Task goal —
From the entries that follow, copy every line with the word "site".

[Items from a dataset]

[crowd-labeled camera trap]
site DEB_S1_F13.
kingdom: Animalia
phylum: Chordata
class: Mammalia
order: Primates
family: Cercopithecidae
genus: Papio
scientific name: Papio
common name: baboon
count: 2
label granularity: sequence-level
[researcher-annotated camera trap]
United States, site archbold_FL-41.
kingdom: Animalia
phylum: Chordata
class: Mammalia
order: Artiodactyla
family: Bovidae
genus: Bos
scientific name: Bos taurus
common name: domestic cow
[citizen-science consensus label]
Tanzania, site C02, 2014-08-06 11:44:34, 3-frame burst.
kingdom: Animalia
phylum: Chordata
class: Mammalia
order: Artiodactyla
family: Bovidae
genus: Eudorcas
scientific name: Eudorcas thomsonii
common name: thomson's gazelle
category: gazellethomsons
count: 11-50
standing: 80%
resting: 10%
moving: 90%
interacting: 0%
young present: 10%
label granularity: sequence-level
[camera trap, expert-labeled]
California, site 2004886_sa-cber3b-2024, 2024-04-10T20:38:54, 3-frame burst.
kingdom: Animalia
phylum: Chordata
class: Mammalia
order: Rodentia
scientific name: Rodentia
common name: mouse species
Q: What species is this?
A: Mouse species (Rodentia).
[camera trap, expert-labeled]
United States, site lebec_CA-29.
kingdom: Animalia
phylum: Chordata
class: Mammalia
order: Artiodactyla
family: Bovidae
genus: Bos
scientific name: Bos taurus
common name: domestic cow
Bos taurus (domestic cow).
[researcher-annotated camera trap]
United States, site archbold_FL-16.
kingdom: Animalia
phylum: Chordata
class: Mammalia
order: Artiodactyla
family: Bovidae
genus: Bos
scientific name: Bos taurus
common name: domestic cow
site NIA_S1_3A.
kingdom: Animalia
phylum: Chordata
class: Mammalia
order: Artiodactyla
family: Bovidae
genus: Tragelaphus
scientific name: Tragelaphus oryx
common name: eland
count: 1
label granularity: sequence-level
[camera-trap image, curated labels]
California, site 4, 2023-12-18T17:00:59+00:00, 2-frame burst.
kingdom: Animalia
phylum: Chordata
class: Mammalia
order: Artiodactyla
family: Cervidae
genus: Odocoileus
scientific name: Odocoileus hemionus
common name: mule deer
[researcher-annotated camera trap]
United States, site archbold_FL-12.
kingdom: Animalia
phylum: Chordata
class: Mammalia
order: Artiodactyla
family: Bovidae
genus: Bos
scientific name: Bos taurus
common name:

Response box —
site DEB_S1_F13.
United States, site archbold_FL-41.
Tanzania, site C02, 2014-08-06 11:44:34, 3-frame burst.
California, site 2004886_sa-cber3b-2024, 2024-04-10T20:38:54, 3-frame burst.
United States, site lebec_CA-29.
United States, site archbold_FL-16.
site NIA_S1_3A.
California, site 4, 2023-12-18T17:00:59+00:00, 2-frame burst.
United States, site archbold_FL-12.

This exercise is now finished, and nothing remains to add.